Brexit

End of U.K. Austerity Looms After Voters Reject May

Households are likely to be more sensitive to further welfare cuts as their wages are squeezed.

Photographer: Oli Scarff/Getty Images Europe

Theresa May’s electoral disaster last week didn’t just upend her Brexit plans. Her Conservatives are also going to need an alternative to their austerity-first economic policy.

Accelerating inflation and a weakening pound are squeezing consumers, stoking frustration with spending cuts that have been the heart of Tories’ domestic policy since they took over in 2010 after the financial crisis.

The pressure was highlighted Tuesday as the Office of National Statistics reported that inflation reached the fastest in four years last month, accelerating to 2.9 percent. Growth in gross domestic product slowed to 0.2 percent in the first quarter.

Office for National Statistics data and Office for Budget Responsibility forecasts

“It’s quite possible that the new government will commit to a less aggressive path of deficit reduction,” according to Bloomberg Intelligence economist Dan Hanson. “It would not only be politically savvy, but also give the economy a much-needed boost, potentially helping to offset the downside risks to GDP growth presented by the Brexit negotiations.”

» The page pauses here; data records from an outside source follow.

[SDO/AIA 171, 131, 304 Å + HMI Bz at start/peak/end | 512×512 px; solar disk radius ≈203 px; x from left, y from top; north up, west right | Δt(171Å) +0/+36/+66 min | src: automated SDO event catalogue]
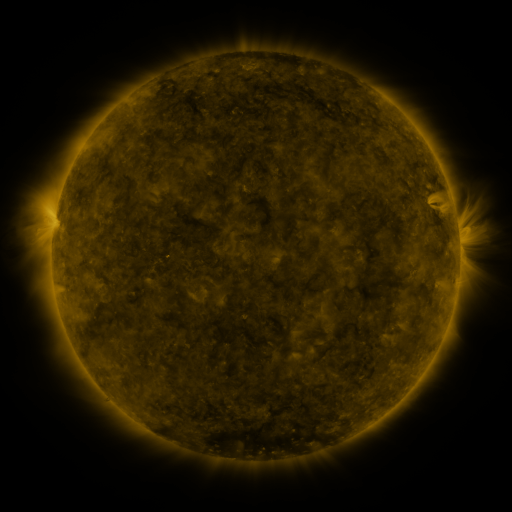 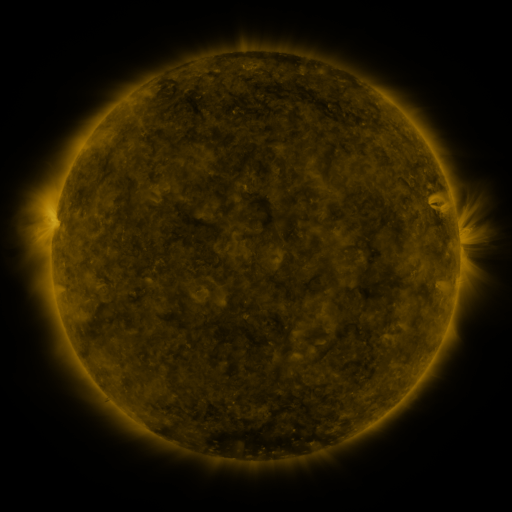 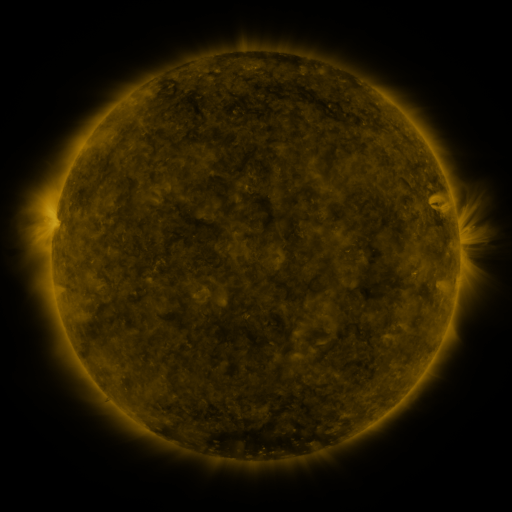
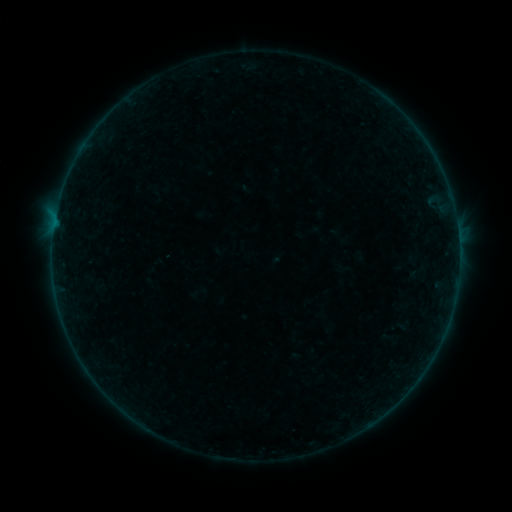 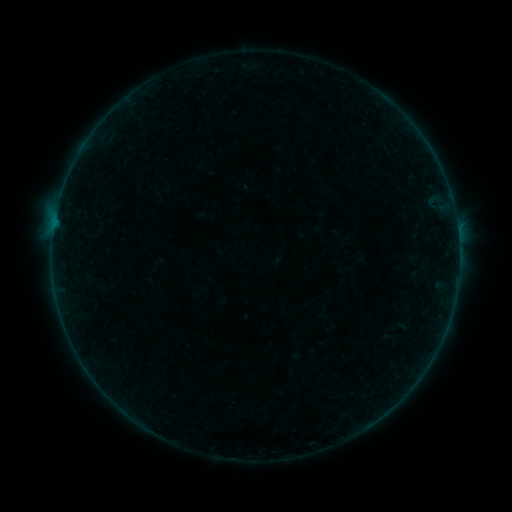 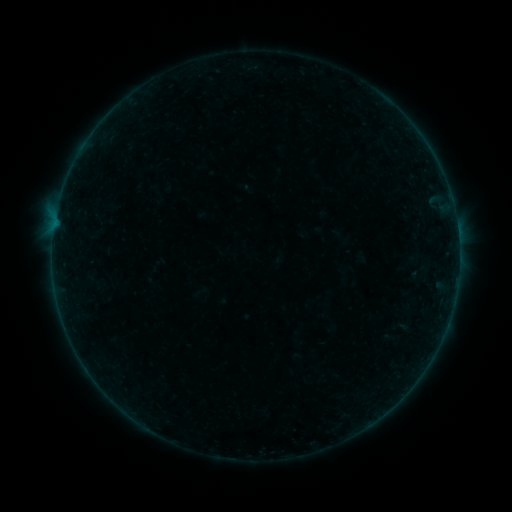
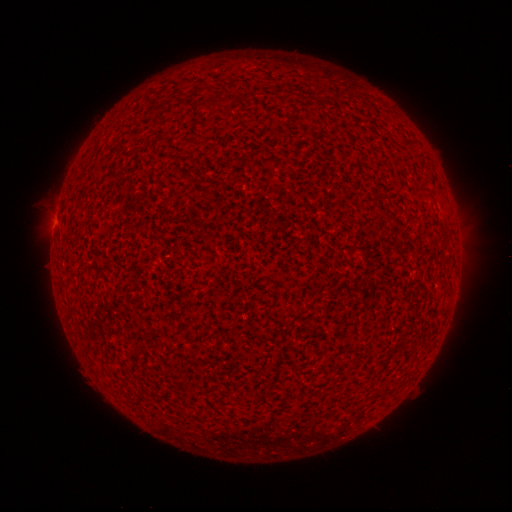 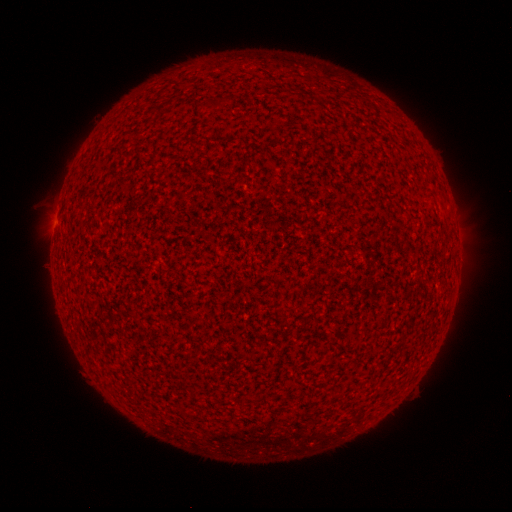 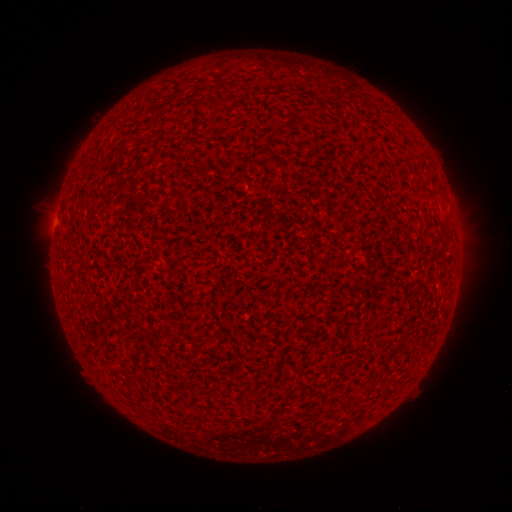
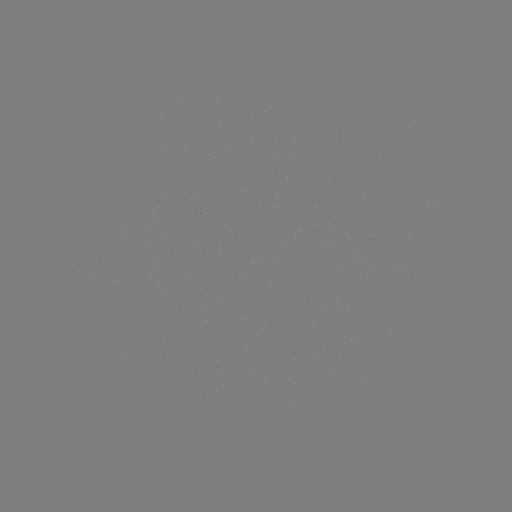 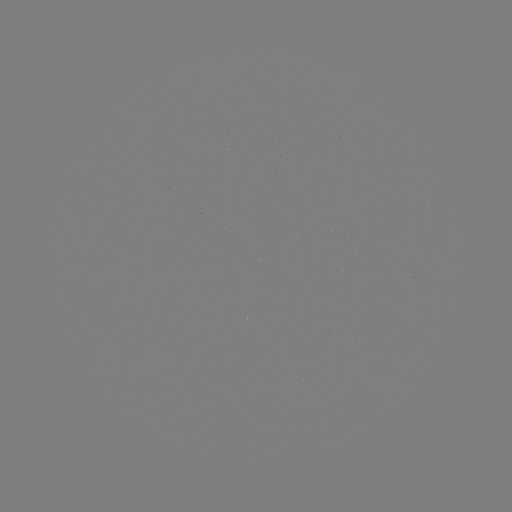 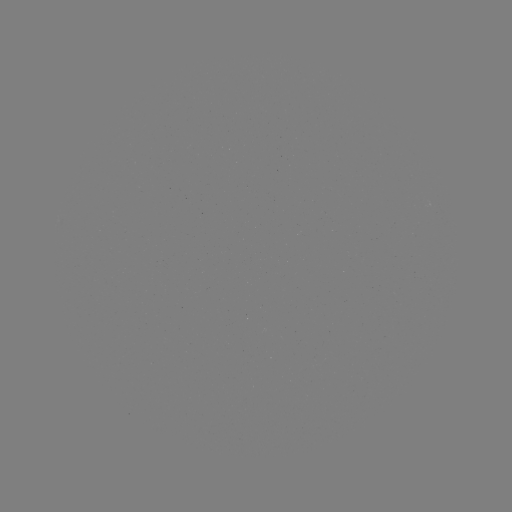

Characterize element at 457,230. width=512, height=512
B1.8 flare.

The slowdown has already started to put pressure on public finances through weaker value-added tax receipts. Bank of England Governor Mark Carney has said households face a “challenging time” this year, as wages fail to keep up with rising prices. Data Wednesday are expected to show real earnings fell 0.4 percent in the three months through April, the biggest drop for more than 2 1/2 years.

Households are likely to be more sensitive to further welfare cuts as their wages are squeezed, according to Lena Komileva, an economist at G Plus Economics. That bodes badly for an economy reliant on consumer spending and could exacerbate the easing in consumer spending seen so far this year—a trend largely responsible for the U.K. being the laggard among Group of Seven nations in the first quarter.

“Faster inflation and the squeeze on weaker wages growth will make consumers more sensitive to the effects of a loss of momentum in the housing market—never a good signal for sentiment—and further public welfare austerity in the shape of budget rationing for the NHS, social care and at-work benefits,” according to Komileva.

Institute for Fiscal Studies

The Conservatives’ pledge to erase the budget deficit by 2025 is unlikely to be achieved without raising taxes or damaging public services, the independent Institute for Fiscal Studies says. While campaigning, May told a nurse who hadn’t had a real pay rise in eight years that while she plans to increase spending on health, “there isn’t a magic money tree that we can shake that suddenly provides for everything people want.”

At a meeting Monday night where she apologized to Conservative lawmakers who lost their majority, May acknowledged that voters are weary of austerity, especially in the public sector, according to a person familiar with the matter.

Labour’s Jeremy Corbyn made a promise to boost funding for the state-run National Health Service a key part of his campaign.

Critics including Danny Blanchflower, a Dartmouth professor and former Bank of England policy maker, say the government should borrow more at the low rates available to it. Ten-year gilt yields are near 1 percent now, down from almost 4 percent when Labour vacated 10 Downing Street seven years ago.

“It’s time to recalibrate,” he says.